Reducing power consumption in the cochlear implant is crucial to the development of future smaller sound processors. The commercial MP3000 sound coding strategy has been shown to be more efficient in power consumption to the standard ACE strategy. However in order to develop smaller sound processors, further battery life power savings are required. The aim of this study is to evaluate three experimental sets of MP3000 parameter sets, compared against the default ACE program. In the background for each of the four strategies, experimental noise reduction programs (SpatialNR and NR3) will also be in use.
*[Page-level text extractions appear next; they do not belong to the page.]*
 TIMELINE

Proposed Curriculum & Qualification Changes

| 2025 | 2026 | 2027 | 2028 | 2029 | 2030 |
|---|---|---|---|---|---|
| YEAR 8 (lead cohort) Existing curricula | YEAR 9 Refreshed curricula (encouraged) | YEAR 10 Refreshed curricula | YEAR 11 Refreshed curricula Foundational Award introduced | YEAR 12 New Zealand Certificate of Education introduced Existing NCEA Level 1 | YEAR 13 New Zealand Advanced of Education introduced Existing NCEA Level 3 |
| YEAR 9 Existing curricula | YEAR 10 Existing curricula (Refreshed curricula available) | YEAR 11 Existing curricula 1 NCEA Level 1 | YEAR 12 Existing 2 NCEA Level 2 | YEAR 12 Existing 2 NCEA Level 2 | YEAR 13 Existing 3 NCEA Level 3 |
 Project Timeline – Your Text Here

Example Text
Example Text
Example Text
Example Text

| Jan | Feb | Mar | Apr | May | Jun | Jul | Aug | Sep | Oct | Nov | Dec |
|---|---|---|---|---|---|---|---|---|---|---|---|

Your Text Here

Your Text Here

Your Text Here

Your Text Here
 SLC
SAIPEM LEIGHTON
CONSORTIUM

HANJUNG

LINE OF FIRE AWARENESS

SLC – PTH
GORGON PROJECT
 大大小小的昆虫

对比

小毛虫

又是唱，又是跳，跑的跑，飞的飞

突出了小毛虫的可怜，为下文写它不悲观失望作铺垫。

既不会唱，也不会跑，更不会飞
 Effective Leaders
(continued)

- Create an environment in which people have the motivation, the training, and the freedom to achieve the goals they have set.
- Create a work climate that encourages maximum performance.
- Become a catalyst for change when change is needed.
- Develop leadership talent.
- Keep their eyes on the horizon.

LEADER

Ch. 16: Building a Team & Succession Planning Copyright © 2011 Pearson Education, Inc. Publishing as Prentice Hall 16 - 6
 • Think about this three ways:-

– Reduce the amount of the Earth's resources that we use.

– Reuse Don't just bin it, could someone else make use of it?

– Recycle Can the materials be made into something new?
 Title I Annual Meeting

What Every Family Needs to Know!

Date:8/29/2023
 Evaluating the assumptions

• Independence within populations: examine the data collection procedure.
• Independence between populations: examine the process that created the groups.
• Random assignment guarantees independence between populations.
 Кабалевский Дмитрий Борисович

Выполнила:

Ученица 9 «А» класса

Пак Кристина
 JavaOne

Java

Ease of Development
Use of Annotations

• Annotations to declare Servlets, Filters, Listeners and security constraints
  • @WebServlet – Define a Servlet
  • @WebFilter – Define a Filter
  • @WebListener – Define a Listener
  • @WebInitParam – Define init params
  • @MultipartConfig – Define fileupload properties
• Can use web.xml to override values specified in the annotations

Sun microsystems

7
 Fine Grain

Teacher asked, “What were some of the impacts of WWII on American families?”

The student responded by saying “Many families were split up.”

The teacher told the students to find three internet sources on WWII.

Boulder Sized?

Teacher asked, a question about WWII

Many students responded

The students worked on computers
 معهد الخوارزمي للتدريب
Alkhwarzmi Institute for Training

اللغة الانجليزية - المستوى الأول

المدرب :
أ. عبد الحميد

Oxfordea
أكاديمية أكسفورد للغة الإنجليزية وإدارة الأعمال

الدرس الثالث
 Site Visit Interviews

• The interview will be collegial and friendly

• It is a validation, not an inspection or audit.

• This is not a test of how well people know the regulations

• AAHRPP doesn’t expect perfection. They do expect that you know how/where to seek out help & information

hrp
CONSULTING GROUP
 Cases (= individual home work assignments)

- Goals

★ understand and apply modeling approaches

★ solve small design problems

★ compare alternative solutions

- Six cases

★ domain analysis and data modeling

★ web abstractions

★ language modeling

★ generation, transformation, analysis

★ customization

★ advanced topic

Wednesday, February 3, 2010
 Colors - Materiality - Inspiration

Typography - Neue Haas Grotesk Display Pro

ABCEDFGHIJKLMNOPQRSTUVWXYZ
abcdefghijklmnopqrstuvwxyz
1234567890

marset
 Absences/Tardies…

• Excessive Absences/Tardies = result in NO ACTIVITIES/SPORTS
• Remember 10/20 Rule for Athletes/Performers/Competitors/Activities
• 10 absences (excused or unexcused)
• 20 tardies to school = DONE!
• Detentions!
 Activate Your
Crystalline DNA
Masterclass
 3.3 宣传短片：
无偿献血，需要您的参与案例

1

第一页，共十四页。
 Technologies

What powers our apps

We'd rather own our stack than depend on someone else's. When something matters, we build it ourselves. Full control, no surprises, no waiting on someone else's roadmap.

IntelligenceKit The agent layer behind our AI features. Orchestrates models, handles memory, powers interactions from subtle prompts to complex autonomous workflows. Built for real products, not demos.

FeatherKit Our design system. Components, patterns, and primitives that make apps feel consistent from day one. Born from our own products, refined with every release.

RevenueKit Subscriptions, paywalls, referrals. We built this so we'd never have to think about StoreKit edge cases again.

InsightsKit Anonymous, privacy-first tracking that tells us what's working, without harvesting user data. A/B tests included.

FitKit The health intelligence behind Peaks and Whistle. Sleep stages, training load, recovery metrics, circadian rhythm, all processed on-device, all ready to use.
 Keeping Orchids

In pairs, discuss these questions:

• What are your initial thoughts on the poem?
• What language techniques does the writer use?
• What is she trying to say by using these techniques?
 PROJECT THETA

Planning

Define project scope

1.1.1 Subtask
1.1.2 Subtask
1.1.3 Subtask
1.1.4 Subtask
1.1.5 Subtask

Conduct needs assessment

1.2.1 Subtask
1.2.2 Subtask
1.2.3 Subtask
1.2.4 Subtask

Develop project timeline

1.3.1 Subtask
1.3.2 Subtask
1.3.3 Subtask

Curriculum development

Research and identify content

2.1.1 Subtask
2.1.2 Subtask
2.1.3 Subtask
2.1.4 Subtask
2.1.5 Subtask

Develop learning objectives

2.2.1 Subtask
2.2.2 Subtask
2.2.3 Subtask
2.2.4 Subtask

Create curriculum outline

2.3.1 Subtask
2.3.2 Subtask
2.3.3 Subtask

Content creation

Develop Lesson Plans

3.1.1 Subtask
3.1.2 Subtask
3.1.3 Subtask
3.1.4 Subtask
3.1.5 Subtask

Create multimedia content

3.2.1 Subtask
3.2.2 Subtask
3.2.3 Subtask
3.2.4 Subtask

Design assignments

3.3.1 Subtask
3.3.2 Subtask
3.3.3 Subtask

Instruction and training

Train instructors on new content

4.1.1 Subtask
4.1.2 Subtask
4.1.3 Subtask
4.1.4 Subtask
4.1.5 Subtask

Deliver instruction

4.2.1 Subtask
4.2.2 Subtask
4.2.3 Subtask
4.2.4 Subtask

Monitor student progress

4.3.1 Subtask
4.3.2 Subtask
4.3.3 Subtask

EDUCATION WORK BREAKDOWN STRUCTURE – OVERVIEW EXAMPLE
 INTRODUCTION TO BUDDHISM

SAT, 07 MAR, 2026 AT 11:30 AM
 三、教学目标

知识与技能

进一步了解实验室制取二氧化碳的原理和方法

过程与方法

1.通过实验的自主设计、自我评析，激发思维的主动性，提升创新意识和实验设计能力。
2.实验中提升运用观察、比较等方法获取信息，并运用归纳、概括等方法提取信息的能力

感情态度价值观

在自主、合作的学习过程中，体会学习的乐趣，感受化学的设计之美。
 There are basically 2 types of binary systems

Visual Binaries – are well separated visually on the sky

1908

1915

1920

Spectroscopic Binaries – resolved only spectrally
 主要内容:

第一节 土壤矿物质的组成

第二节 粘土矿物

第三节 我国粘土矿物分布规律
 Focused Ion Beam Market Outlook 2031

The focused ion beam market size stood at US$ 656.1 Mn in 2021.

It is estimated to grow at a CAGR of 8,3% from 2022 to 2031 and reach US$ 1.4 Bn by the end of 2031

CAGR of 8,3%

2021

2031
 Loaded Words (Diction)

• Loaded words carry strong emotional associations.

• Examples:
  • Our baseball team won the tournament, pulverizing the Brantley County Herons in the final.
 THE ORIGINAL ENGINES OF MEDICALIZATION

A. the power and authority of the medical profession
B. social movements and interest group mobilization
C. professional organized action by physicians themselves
In an additional phase of the study, low stimulation rate ACE programs will also be evaluated against the default stimulation rate.
Study Type
INTERVENTIONAL
Allocation
RANDOMIZED
Purpose
TREATMENT
Masking
NONE
Enrollment
32
The HEARing CRC
Melbourne, Victoria, Australia
Word recognition scores in quiet
Word recognition scores in quiet for i) MP3000 strategy compared to default ACE strategy and ii) lower rate stimulation for ACE strategy
Time frame: Testing over 18 weeks
Sentence recognition scores in quiet
Sentence recognition scores in quiet for i) MP3000 strategy compared to ACE strategy and ii) lower rate stimulation for ACE strategy
Time frame: Testing over 18 weeks
Fundamental frequency (F0) discrimination
F0 discrimination for MP3000 strategy compared to the ACE baseline
Time frame: Testing over 18 weeks
Speech intelligibility and helpfulness subjective ratings
For MP3000 strategy compared to the default ACE baseline
Time frame: Testing over 18 weeks
Sentence in noise scores
Comparison of MP3000 program with Spatial NR and NR3 enabled versus disabled.